● **Given request**
In the records below, reproduce the lines starting at the one containing "Taking a look at" and ending at the one containing "269 millimetres", replacing "farthest" with "most distant" and leaving everything else unchanged.

● **Excerpted records**

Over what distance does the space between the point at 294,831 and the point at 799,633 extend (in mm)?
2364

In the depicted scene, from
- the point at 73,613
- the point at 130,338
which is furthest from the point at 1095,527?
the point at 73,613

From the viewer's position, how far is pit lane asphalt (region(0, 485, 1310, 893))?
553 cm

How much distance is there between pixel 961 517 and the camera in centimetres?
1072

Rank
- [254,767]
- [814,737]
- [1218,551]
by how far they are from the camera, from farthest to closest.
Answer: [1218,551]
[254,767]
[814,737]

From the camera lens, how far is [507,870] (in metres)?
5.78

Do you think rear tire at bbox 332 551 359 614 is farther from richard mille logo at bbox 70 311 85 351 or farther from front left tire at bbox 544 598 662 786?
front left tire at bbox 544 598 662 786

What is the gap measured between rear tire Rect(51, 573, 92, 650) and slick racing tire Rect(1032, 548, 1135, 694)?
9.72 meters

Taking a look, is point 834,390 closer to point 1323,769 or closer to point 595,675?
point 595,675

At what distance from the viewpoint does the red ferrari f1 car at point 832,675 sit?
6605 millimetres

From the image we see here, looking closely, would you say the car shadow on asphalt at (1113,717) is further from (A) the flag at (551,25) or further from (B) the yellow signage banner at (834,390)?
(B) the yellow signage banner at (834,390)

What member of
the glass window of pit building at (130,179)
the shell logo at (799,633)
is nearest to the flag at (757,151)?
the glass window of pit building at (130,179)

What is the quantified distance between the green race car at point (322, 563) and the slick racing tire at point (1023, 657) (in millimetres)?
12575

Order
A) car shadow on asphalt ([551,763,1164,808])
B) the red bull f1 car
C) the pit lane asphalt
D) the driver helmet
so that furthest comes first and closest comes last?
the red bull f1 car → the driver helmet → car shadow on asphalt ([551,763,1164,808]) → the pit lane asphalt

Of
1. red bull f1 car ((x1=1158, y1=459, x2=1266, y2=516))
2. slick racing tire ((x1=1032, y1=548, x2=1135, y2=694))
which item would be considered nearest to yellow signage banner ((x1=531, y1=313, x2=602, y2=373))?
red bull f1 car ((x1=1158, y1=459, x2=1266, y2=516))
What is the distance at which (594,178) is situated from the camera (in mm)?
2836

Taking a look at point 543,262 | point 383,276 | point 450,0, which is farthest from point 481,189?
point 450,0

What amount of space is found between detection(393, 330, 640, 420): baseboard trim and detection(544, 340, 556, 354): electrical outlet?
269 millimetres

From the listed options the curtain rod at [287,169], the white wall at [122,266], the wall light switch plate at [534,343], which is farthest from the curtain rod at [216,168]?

● **Correct result**
Taking a look at point 543,262 | point 383,276 | point 450,0, which is most distant from point 481,189?
point 450,0

What amount of space is found between detection(393, 330, 640, 420): baseboard trim and detection(544, 340, 556, 354): electrical outlet?
269 millimetres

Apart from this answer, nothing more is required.